M.-È. J. : Il faudrait faire en sorte que les personnes âgées puissent sortir de chez elles, en encourageant la mobilité. Le Japon est un exemple souvent cité en raison du nombre de bancs et de toilettes propres qu’on trouve dans les villes et qui permettent aux personnes âgées de sortir sans appréhension. Vouloir aider les personnes dépendantes tout en leur disant de ne pas sortir de chez elles et de se reposer est un contresens qui induit un risque de dépression et la nécessité de devoir augmenter les aides individuelles. Il y a toute une série de positions collectives qui ne sont pas adaptées au maintien à domicile. Si la société devient beaucoup plus inclusive à l’égard des personnes âgées, par exemple avec des escaliers roulants dans tous les métros, des bus dont l’entrée s’abaisse, des trains au niveau du quai, des toilettes nombreuses, propres et accessibles de plain-pied, cela facilitera la mobilité des personnes âgées, et leur vie sociale. Elles seront moins fragiles en faisant plus d’exercice et en étant plus autonomes. Il sera moins nécessaire de mettre en place des actions individuelles d’accompagnement.

Outre le domicile et les Établissements d’hébergement pour personnes âgées dépendantes (Ehpad), serait-il possible de sortir de ce schéma binaire pour créer d’autres structures plus légères, comme le suggère la ministre de la Santé ?

M.-È. J. : Je suis persuadée que d’autres modèles vont se mettre en place car les baby boomers ne vont pas se laisser “envoyer” en maison de retraite aussi simplement. On voit actuellement des personnes de 70/75 ans qui se regroupent car elles ne veulent pas aller en maison de retraite. Cela ne veut pas dire que ce soit la fin des Ehpad, car il en faudra toujours, mais peut-être devront-ils être davantage spécialisés en fonction de la population reçue et de la structure de l’habitat : résidence service, maison en partage, béguinage (3)… Par ailleurs, la réduction des durées de séjour dans l’hôpital conduit à des taux d’occupation de plus en plus faibles. Tous ces lits existent, le foncier est là, les équipements sont présents. Pourquoi ne pas revenir à des unités de long séjour, plus adaptées et modernisées, sans que, sur le plan économique, il leur soit demandé de contribuer à la couverture de toutes les charges financières de l’hôpital ?

Les initiatives locales, ça marche ?

Il n’existe pas d’évaluation solide.

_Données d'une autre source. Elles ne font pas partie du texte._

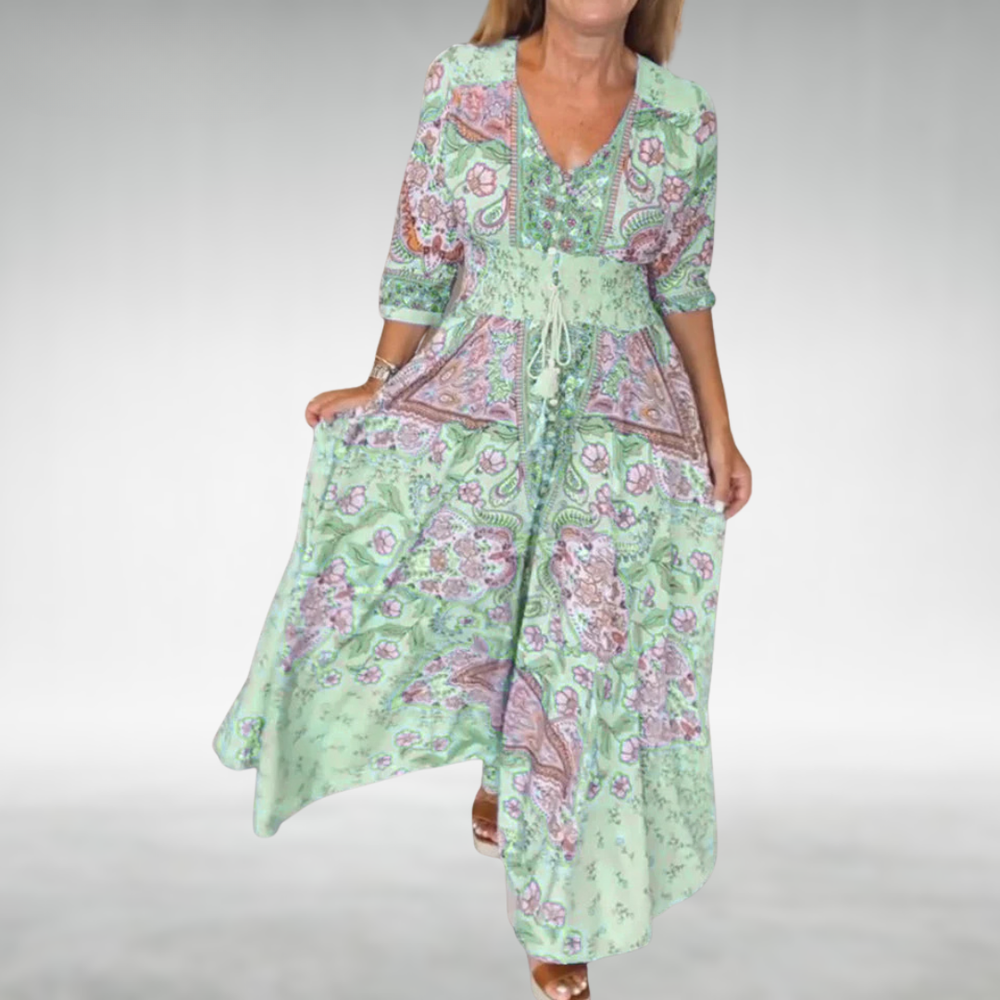 Camellia | Women's Paisley V-Neck 3/4 Sleeve Maxi Dress - Image 2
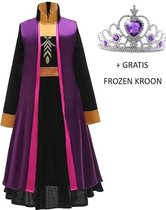 Frozen 2 Anna jurk met cape (2-delig) + gratis kroon - 110/116 (120) 5-6 jaar - verkleed kleedje prinsessenjurk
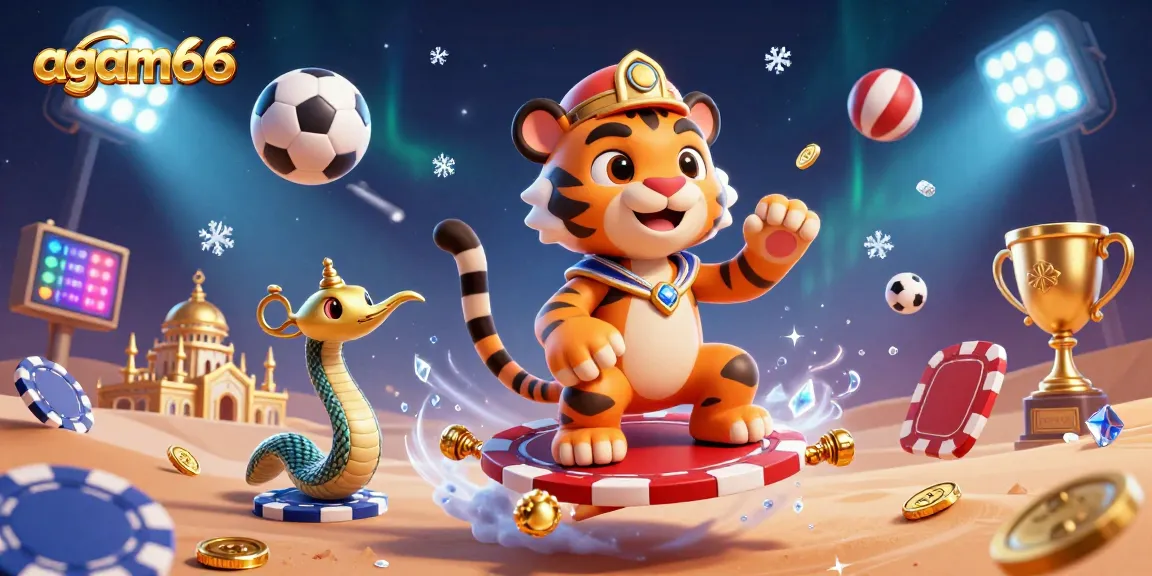 Place bets wisely at agam66 with a vibrant 3D casino illustration featuring sports elements and dynamic characters.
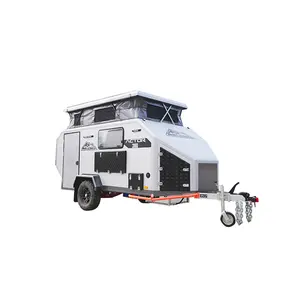 Mini camper trailer karavan trailer offroad logam aluminium rv camper aluminium berbingkai trailer perjalanan ekspedisi luar negeri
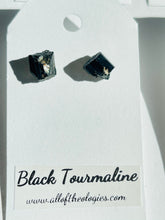 Load image into Gallery viewer, Black Tourmaline studs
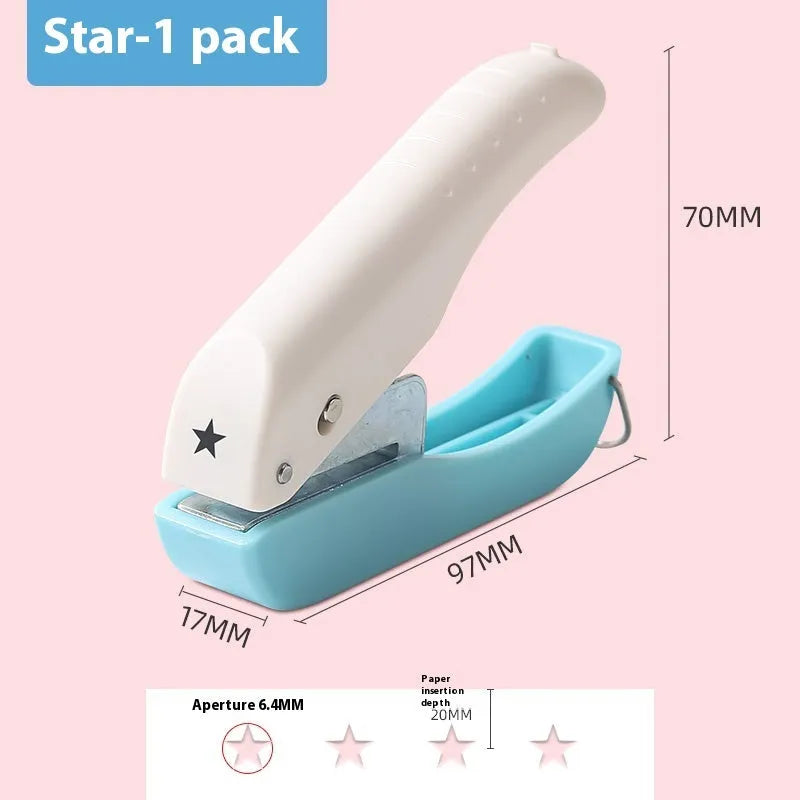 Manual hand punch with four embossing heads: Love, 4mm round, 6mm round, and star shapes.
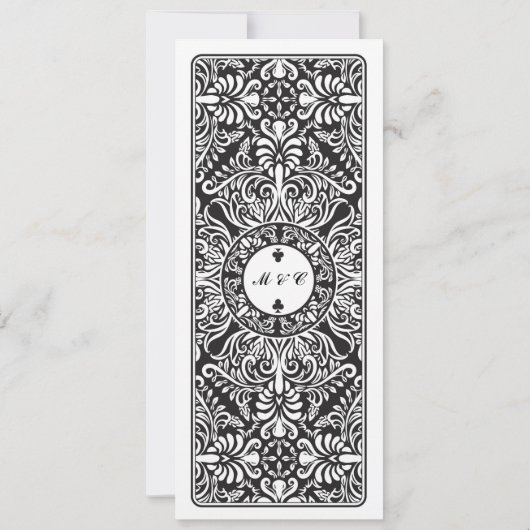 Menu Trouwreceptie Speelkaarten Aas van Klaveren Kaart (Achterkant)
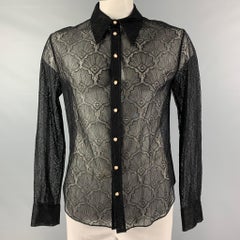 CASABLANCA Size XL Black Lace Polyamide Blend Button Up Long Sleeve Shirt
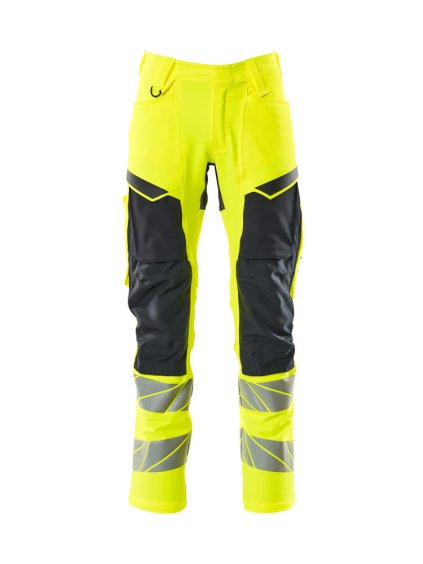 Kalhoty s kolenními kapsami Hi-vis žlutá/černo modrá (Velikost 68)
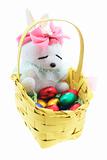 Soft Toy Easter Bunny with Basket of Easter Eggs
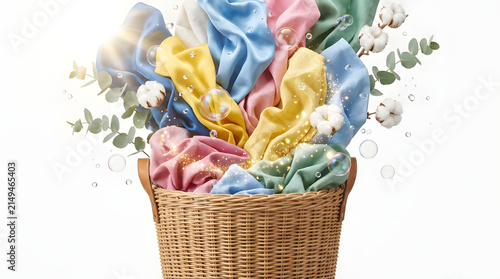 Wicker basket filled with colorful fabrics and cotton flowers.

Il est donc très compliqué de savoir si ces expériences ponctuelles peuvent s’étendre à l’ensemble du territoire.

(1) Selon les données citées par le ministère de la Santé fin mai (lien : bit.ly/2LmNuas).

(2) Les quatre autres branches : maladie, accidents du travail et maladies professionnelles, famille et retraite.

(3) Depuis quelques années, certains béguinages - autrefois des communautés de religieuses vivant dans un esprit d’entraide - ont été rénovés et d’autres construits sur le même modèle, comme logements pour les seniors.

INFO +

Cette interview sera suivie, le mois prochain, dans cette même rubrique, d’un débat sur la place des aînés dans la société et le regard qu’elle pose sur eux.

le contexte

Agnès Buzyn, ministre des Solidarités et de la Santé, a présenté fin mai sa feuille de route pour relever le défi du vieillissement à court et moyen termes. Les priorités sont données à la prévention, à domicile et en établissement. L’objectif est également de répondre aux besoins croissants de soins médicaux, de pérenniser le financement des établissements, de soutenir les professionnels. Un débat public et citoyen devrait s’ouvrir en septembre afin d’élaborer la stratégie nationale pour l’accompagnement du vieillissement, dont la présentation est attendue courant 2019. Une consultation sur la retraite est par ailleurs en cours (pour participer : bit.ly/2LLMWvs).